Very few companies’ stock prices benefited more from the pandemic than exercise equipment manufacturer Peloton Interactive‘s (Nasdaq: PTON).
Peloton has a two-pronged business model.
First, the company sells customers fitness equipment in the form of exercise bikes, treadmills and rowers.
Second, these customers pay a monthly membership fee to access Peloton’s fitness classes, which they can view on a screen that comes with the exercise equipment.
The recurring revenue stream that those monthly membership payments create is all profit margin and looks very attractive to investors.
During the pandemic – with gyms closed and people locked in their homes – sales of Peloton products skyrocketed.
In its fiscal 2019, the company earned $915 million in revenue. By 2021, revenue had surged to exceed $4 billion.
Peloton’s stock price exploded higher.
Over the nine months that followed the COVID-19 outbreak in the U.S., Peloton’s share price jumped 738%.
But that was the peak. From there, everything has gone speeding downhill.
From the January 2021 top at $167, the stock price has now collapsed to below $8 – an unfathomable 95% drop!
Due to the huge decline in Peloton’s share price, the market valuation (enterprise value) of Peloton has fallen from a peak of $47 billion in January 2021 to just $3 billion today.
Ouch!
After a drop that large, a person has to wonder…
Have Peloton shares finally rolled into bargain territory?
An examination of Peloton’s financial statements makes it hard to believe that they have.
For the company’s last full fiscal year, which ended on June 30, 2022, it posted a massive loss of $2.8 billion. For the first nine months of the current fiscal year, Peloton posted another loss of $1.02 billion.
Peloton has plenty of revenue… but no profits to show for it.
While putting up these horrific earnings numbers, the company has also been burning through cash.
Last year, operations burned through $2 billion. This year, the company has gone through another $332 million.

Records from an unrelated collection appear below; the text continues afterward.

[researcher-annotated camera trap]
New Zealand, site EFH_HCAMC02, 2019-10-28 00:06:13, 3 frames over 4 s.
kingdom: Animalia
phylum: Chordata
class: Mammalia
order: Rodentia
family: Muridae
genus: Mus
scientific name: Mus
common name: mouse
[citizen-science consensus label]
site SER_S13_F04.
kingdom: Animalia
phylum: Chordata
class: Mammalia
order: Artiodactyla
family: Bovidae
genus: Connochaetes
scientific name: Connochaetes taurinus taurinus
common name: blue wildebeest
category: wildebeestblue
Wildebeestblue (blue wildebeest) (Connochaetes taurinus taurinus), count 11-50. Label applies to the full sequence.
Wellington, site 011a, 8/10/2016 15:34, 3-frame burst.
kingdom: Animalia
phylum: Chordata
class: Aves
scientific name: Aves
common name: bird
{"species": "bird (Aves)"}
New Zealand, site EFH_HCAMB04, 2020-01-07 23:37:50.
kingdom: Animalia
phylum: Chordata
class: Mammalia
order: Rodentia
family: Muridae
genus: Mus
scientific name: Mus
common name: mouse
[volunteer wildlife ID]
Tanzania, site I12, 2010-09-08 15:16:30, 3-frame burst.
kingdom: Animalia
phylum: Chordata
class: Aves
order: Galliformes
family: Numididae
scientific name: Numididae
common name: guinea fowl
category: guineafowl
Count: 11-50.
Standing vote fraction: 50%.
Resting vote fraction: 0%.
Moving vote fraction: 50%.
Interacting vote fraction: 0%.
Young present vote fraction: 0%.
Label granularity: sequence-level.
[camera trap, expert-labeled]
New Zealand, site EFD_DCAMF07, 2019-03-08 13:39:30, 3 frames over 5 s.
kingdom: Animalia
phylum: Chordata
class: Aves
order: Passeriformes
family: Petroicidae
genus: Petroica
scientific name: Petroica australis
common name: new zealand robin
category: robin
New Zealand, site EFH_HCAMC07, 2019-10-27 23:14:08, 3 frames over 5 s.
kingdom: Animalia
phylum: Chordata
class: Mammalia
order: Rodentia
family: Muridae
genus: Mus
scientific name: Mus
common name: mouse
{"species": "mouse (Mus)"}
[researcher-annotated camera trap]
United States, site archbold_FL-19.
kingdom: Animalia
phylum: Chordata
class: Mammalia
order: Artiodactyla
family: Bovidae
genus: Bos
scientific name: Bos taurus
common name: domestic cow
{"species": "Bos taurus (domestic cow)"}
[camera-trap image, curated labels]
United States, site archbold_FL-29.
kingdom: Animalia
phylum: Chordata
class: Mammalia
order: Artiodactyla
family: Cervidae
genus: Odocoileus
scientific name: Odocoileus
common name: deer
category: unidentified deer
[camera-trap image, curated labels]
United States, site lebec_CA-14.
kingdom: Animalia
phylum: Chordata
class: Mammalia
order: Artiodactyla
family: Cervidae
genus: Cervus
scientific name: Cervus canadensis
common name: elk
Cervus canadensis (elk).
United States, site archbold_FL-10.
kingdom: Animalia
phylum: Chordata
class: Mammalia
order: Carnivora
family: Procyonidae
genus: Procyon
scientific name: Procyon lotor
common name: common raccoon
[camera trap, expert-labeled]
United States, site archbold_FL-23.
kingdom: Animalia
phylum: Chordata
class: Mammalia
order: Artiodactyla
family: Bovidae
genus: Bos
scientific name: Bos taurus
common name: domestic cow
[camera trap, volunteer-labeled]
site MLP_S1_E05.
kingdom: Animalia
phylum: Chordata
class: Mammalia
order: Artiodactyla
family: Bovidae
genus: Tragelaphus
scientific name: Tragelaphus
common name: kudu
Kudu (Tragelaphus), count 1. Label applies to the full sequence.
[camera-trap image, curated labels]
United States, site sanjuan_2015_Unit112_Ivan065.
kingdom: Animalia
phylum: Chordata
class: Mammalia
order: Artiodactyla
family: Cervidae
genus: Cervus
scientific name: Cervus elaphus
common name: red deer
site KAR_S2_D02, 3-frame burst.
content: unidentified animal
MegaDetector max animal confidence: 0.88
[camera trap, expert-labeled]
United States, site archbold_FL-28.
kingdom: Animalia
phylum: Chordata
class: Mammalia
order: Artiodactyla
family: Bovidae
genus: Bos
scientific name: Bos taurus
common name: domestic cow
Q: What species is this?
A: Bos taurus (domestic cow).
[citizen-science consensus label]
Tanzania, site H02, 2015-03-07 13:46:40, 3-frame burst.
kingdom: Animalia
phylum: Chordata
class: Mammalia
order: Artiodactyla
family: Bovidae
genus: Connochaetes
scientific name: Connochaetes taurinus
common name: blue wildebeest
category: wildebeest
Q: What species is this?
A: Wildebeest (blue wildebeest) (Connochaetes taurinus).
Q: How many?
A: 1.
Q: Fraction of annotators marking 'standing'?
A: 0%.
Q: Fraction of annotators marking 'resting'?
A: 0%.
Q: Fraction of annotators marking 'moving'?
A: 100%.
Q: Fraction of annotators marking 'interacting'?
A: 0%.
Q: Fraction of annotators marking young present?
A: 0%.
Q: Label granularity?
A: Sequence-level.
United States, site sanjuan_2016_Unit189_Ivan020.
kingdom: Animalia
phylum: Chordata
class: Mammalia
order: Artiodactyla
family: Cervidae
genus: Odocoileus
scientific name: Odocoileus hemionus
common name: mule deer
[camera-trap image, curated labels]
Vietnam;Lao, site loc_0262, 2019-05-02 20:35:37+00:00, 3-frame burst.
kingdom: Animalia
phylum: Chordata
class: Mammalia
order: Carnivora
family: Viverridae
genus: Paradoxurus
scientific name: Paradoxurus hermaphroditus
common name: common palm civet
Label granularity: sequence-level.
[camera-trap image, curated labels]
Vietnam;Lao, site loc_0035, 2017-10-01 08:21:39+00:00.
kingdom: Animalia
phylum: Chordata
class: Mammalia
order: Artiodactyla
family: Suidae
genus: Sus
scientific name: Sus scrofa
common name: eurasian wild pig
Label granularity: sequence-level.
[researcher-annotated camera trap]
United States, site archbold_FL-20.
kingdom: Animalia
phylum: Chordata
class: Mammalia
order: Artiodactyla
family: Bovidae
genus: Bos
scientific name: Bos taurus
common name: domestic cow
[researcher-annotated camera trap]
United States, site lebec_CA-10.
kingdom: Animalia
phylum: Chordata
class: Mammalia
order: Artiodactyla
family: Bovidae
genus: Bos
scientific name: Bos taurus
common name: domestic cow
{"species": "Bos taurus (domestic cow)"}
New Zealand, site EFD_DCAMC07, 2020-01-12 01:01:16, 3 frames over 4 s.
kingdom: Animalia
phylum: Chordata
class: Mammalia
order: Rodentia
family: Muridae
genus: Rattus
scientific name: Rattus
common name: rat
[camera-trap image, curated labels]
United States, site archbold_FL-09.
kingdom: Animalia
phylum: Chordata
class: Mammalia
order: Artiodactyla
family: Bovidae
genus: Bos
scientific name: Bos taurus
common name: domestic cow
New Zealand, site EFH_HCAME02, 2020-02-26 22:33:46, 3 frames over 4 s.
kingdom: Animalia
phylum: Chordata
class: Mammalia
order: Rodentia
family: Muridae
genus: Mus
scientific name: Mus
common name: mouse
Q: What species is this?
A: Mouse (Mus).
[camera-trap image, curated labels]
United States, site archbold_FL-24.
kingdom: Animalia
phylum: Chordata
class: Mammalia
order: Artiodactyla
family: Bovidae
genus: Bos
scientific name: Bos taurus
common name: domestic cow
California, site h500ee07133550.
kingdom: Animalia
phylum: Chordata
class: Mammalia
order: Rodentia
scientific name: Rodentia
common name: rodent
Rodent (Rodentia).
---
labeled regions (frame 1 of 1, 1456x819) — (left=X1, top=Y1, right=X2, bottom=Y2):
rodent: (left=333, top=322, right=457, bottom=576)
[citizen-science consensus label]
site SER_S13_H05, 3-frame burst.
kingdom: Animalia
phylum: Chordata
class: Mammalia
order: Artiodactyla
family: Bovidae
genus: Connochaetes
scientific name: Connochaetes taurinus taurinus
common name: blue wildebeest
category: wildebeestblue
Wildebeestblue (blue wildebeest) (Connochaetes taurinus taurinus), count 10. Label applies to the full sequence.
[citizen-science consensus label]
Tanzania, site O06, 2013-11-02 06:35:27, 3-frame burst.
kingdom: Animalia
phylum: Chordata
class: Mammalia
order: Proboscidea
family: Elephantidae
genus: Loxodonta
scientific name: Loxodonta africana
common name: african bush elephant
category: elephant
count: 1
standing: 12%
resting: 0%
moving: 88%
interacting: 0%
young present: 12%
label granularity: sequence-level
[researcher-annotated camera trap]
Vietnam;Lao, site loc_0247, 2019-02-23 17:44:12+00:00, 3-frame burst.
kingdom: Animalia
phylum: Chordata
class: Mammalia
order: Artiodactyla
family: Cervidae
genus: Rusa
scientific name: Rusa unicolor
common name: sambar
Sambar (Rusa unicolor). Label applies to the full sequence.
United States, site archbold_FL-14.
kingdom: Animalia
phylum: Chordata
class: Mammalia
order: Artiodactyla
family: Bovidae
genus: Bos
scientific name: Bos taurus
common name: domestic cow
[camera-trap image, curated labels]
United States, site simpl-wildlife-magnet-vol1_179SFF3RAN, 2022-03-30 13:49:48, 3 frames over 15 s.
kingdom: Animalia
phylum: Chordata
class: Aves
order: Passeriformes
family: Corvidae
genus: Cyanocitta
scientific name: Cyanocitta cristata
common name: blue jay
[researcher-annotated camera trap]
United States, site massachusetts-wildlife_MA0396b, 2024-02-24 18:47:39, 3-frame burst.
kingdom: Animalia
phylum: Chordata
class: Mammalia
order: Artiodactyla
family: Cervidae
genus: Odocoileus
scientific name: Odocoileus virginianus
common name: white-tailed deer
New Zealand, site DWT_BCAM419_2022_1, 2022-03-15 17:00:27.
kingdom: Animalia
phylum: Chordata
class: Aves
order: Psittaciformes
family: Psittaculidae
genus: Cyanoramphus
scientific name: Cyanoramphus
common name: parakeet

That cash burn has added debt to the balance sheet and diluted common shareholders, as the company had to issue shares to raise capital.
To address this poor financial performance, management instituted a plan to cut $800 million in spending annually. This is going to come from a reduction in both the cost to make Peloton products and operating expenses.
That is definitely going to help… if the company can make it happen. But as of now, Peloton is still unprofitable and burning cash.
Despite the huge decline in Peloton’s share price and the popular products that it offers, this is not a hard decision for me: I want to avoid this stock.
The key to successful long-term investing is to own great companies that generate free cash flow. Not companies that burn through cash.
Peloton has enough cash on its balance sheet to keep itself out of bankruptcy for the foreseeable future, but that alone is no reason to want to own it. The financial performance here needs to change radically for this stock to offer value.
The Value Meter rates Peloton as “Extremely Overvalued.”